La solution ne réside pas non plus dans un discours « à la carte » selon qu’on s’adresse à la population multi-ethnique des quartiers de Montréal ou au Québec régional traditionnel. Les thèmes unificateurs que sont la souveraineté et la question linguistique doivent en constituer le socle. On ne peut se contenter de les évoquer rapidement en fin de campagne quand on sent que des pans du vote nationaliste nous échappent.

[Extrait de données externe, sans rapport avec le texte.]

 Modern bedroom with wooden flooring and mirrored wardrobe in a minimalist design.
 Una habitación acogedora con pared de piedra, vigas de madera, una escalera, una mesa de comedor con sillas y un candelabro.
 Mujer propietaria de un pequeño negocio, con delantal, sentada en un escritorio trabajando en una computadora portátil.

La social-démocatie est l’autre pilier historique du ralliement du plus grand nombre au projet souverainiste. Aux États-Unis, les succès de Bush et des Républicains s’expliquent en bonne partie par la prolifération des radios « trash » auprès d’une population ouvrière de moins en moins syndiquée. Rappelons qu’en une trentaine d’années, le taux de syndicalisation aux États-Unis a dégringolé de 35 % à 13 %.

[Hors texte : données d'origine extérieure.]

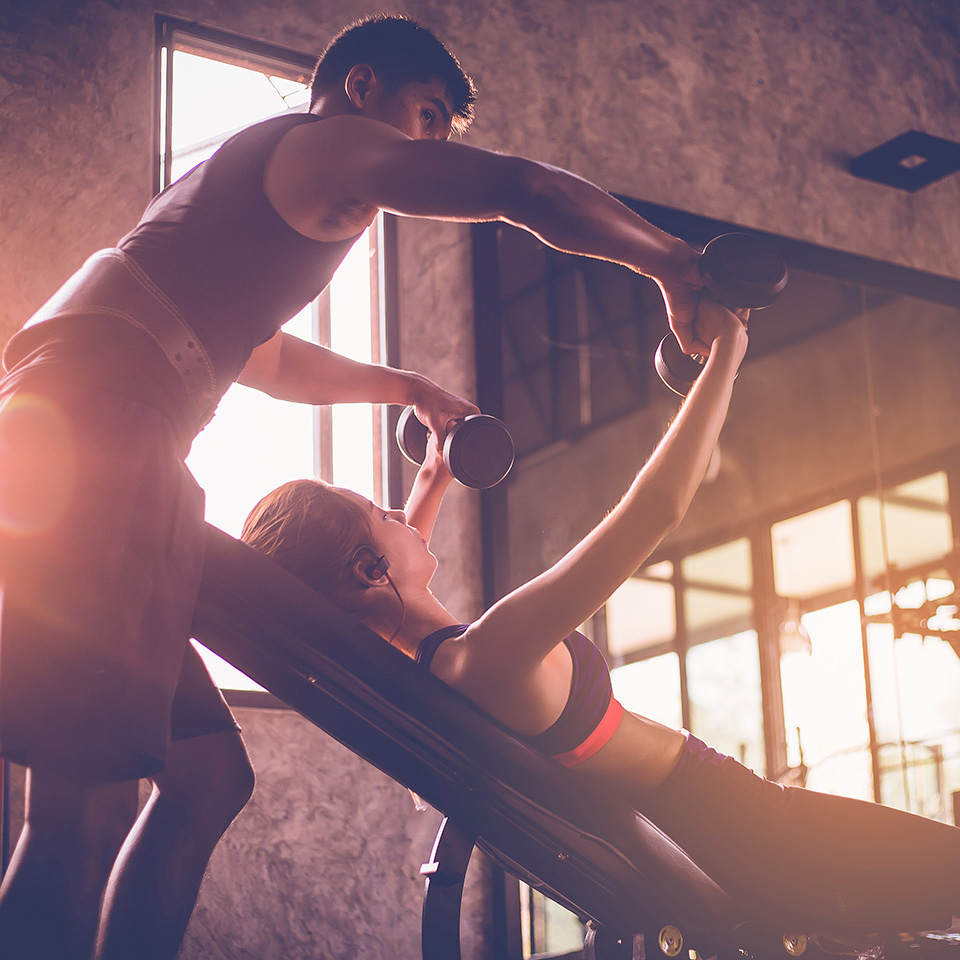 Woman doing weight exercises in a gym with the assistance of her personal trainer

Que nous ayons au Québec le taux de syndicalisation le plus élevé en Amérique du nord (40 %) est le fruit de l’alliance historique entre le mouvement souverainiste et le mouvement syndical. L’offensive du gouvernement Charest contre le mouvement syndical avec les modifications à l’article 45 du Code du travail pour faciliter la sous-traitance et le récent décret dans les négociations du secteur public visent à saper non seulement les bases du mouvement syndical mais également du mouvement national.

Au cours de notre histoire, l’idéal souverainiste s’est toujours conjugué aux grands courants historiques mondiaux de libération. La rébellion des Patriotes de 1837-1838 s’inspirait de la révolution américaine et s’inscrivait dans le vaste mouvement des indépendances qui balayait l’Europe et les Amériques.

Dans les années 1960, le vieux mouvement nationaliste québécois s’est régénéré au contact du mouvement de décolonisation issu de la Seconde Guerre mondiale et du mouvement des droits civiques des Noirs américains. Aujourd’hui, une tâche similaire se présente à nous. Notre défi est de fusionner le mouvement souverainiste québécois avec le mouvement altermondialiste.

Pendant que le Canada anglais s’aligne sur la droite américaine, l’Amérique latine est en train de virer résolument à gauche. Le mouvement souverainiste québécois doit choisir son camp.